Sunday, October 23, 2016

Far Away

It's been hard. It has only been one week away from you, but so much has happened that it feels like an eternity since I saw your face, and since I held your hand. I missed you so much before I arrived. The way your eyes light up, or how your laugh sounds in person, or how perfectly I seem to fit in your arms. I missed your stories and your voice, the things we did together and your hand on my knee while you drove. 

It's like we have these little pockets of time where we are real. One month here, a weekend there...and it's hard. Please don't misunderstand, because knowing I'll get to talk to you and I'll get to hear your voice on the other end of the phone is what gets me through the day. I mean that the distance is so hard emotionally, and it's tough on our relationship too. I wish that we had time to be together now, because I'm worried that all of this distance and time spent apart is going to force the relationship to be old and mature long before it needed to. I want us to be able to date and be silly and flirty and have fun together and not be so burdened by something like 1200 miles between us. 

I want this to be real. It would break my heart if we got burned out while we were still apart, because it just wouldn't be fair. I don't want us to live through an entire relationship in a few months time and through a few thousand text messages. I wish there had been more time for me to be there with you, for us to be together, because I want this to be real. I want to go on cute dates to fancy dinner(or even just Steak and Shake), and I want to walk around Rollins just because. I want to go to the grocery store and buy stuff to make dinner together, I want to go tour a winery.

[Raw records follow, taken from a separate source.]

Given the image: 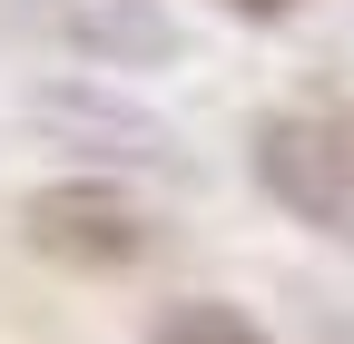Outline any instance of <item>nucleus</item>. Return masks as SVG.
<instances>
[{
	"label": "nucleus",
	"mask_w": 354,
	"mask_h": 344,
	"mask_svg": "<svg viewBox=\"0 0 354 344\" xmlns=\"http://www.w3.org/2000/svg\"><path fill=\"white\" fill-rule=\"evenodd\" d=\"M246 178L276 217H295L305 236L354 256V108H325V99L266 108L246 128Z\"/></svg>",
	"instance_id": "nucleus-1"
},
{
	"label": "nucleus",
	"mask_w": 354,
	"mask_h": 344,
	"mask_svg": "<svg viewBox=\"0 0 354 344\" xmlns=\"http://www.w3.org/2000/svg\"><path fill=\"white\" fill-rule=\"evenodd\" d=\"M30 128L50 148H69L79 157V178H167V187H187L197 178V157H187V138L158 118V108H138V89H118V79H30Z\"/></svg>",
	"instance_id": "nucleus-2"
},
{
	"label": "nucleus",
	"mask_w": 354,
	"mask_h": 344,
	"mask_svg": "<svg viewBox=\"0 0 354 344\" xmlns=\"http://www.w3.org/2000/svg\"><path fill=\"white\" fill-rule=\"evenodd\" d=\"M20 246L59 276H138L167 246V227L128 178H50L20 197Z\"/></svg>",
	"instance_id": "nucleus-3"
},
{
	"label": "nucleus",
	"mask_w": 354,
	"mask_h": 344,
	"mask_svg": "<svg viewBox=\"0 0 354 344\" xmlns=\"http://www.w3.org/2000/svg\"><path fill=\"white\" fill-rule=\"evenodd\" d=\"M50 59H79V69H177L187 59V20L167 0H0Z\"/></svg>",
	"instance_id": "nucleus-4"
},
{
	"label": "nucleus",
	"mask_w": 354,
	"mask_h": 344,
	"mask_svg": "<svg viewBox=\"0 0 354 344\" xmlns=\"http://www.w3.org/2000/svg\"><path fill=\"white\" fill-rule=\"evenodd\" d=\"M148 344H276V334H266L246 305H227V295H167Z\"/></svg>",
	"instance_id": "nucleus-5"
},
{
	"label": "nucleus",
	"mask_w": 354,
	"mask_h": 344,
	"mask_svg": "<svg viewBox=\"0 0 354 344\" xmlns=\"http://www.w3.org/2000/svg\"><path fill=\"white\" fill-rule=\"evenodd\" d=\"M216 10H227V20H246V30H276L295 0H216Z\"/></svg>",
	"instance_id": "nucleus-6"
},
{
	"label": "nucleus",
	"mask_w": 354,
	"mask_h": 344,
	"mask_svg": "<svg viewBox=\"0 0 354 344\" xmlns=\"http://www.w3.org/2000/svg\"><path fill=\"white\" fill-rule=\"evenodd\" d=\"M315 334H325V344H354V315H335V305H325V315H315Z\"/></svg>",
	"instance_id": "nucleus-7"
}]
</instances>
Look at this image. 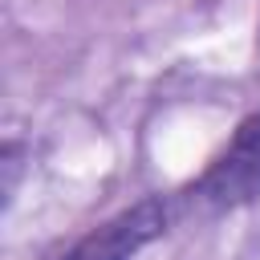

I want to go see the sunset with you more than once, and I want to sit around and watch a ballgame with you. I want us to have the chance to be real...and here's where you're going to tell me to stop borrowing worry from the future, but I need to say it anyway.

When I come back, because I do still plan on coming back, I wonder how this is going to work. It was easy when I only had 2 weeks left and worked at the same place you did, and it was easy to forego sleep for a few days because I was only around for that long, but what happens when I'm on the day shift and you're not? When I don't get a Friday or Saturday off regularly? When we can't find time to be together and do those things even when we're only 30 miles apart. Again, I'm aware that that is an issue for further down the road, but then again, it may be closer than you imagine. I'm worried that we're going to have too many obstacles, that THIS is the easy part, being halfway across the country from one another. 

You mean so much to me, and I have no plans of walking away. I'm a person who plans and who looks way too far into the future, probably. So for me, looking is scary right now, because while I'm confident in us and this connection that we have, and while I want so badly to just be near you, I know that the circumstances outside of our control are not in our favor. It's easy to exist within a hotel room over 48 hours, or from 1am-4am for 2 weeks, but I just don't know how to make it work, how to make it real, when we're bound to be on opposite schedules and with no place of our own- mine or yours. I know I'm borrowing from the future, trust me I'm aware. And it's not something that sits on my mind all the time, just these last couple days I've been thinking about it. I'm worried for us, and I can't really just turn that off.